Polling issue and instabilities

Tazintosh commented 1 year ago

Hi folks,

I'm using v0.5.12 to handle two Xiaomi devices: "Mi Air Purifier 3H" and a "Mi Air Purifier Pro". In Node-RED, I'm also using NRCHKB to create virtual HomeKit Air Purifiers but also a Thermostat.

We'll focus on thermostat here. Here's the way I'm using it: • Mi Air Purifier Pro act as a temperature sensor in the Living Room and node-red-contrib-miio-localdevices should poll its status so I can get reported of the current temperature. • Temperature is passed to the thermostat and I'm applying some functions to turn on/off a switch (Shelly Plus 1) physically connected to my gaz heater when the virtual HomeKit Thermostat reach the given temperature.

Sadly the polling does not work, or when it does, it's not reliable and will fail somehow. I'm suspecting the device itself to hang if receiving too much messages, but I took care of this by using RBE in all "Air Purifier In/Out" subflows. But that's not all I'm pretty sure. Those subflows are simple function to switch outputs. For instance, unplugging for more than a minute an air purifier should be vastly enough to clean its memory, but it's not polling either after being plugged back. I also need to restart Node-RED, but then, only one unique poll will pass (can see on the debug message window). And most of the time, absolutely no poll will pass, which obviously makes my heater, well, no heating :)

Any idea?
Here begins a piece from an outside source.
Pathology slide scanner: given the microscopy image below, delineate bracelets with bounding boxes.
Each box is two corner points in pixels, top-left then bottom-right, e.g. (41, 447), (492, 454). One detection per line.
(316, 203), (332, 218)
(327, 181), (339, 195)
Thanks in advance!

Capture d’écran 2022-11-26 à 19 24 16

EDIT: before you asked, I fixed my mistake: On far right of the screenshot, I'm now using two "link out" nodes (one for each) rather than one. However, issues remains. Restarted both Purifiers, Node-RED, and just got one poll of each. BTW, my auto-polling settings is 120s.

Tazintosh commented 1 year ago

Wait I got a second polling of the same device, but exactly 6 minutes later! (still only one from the other) Why does the 120s polling have no effect? Capture d’écran 2022-11-26 à 20 55 27 Please note that I'm getting the debug message right after the "Get Data", so there is no RBE that could filter out some messages.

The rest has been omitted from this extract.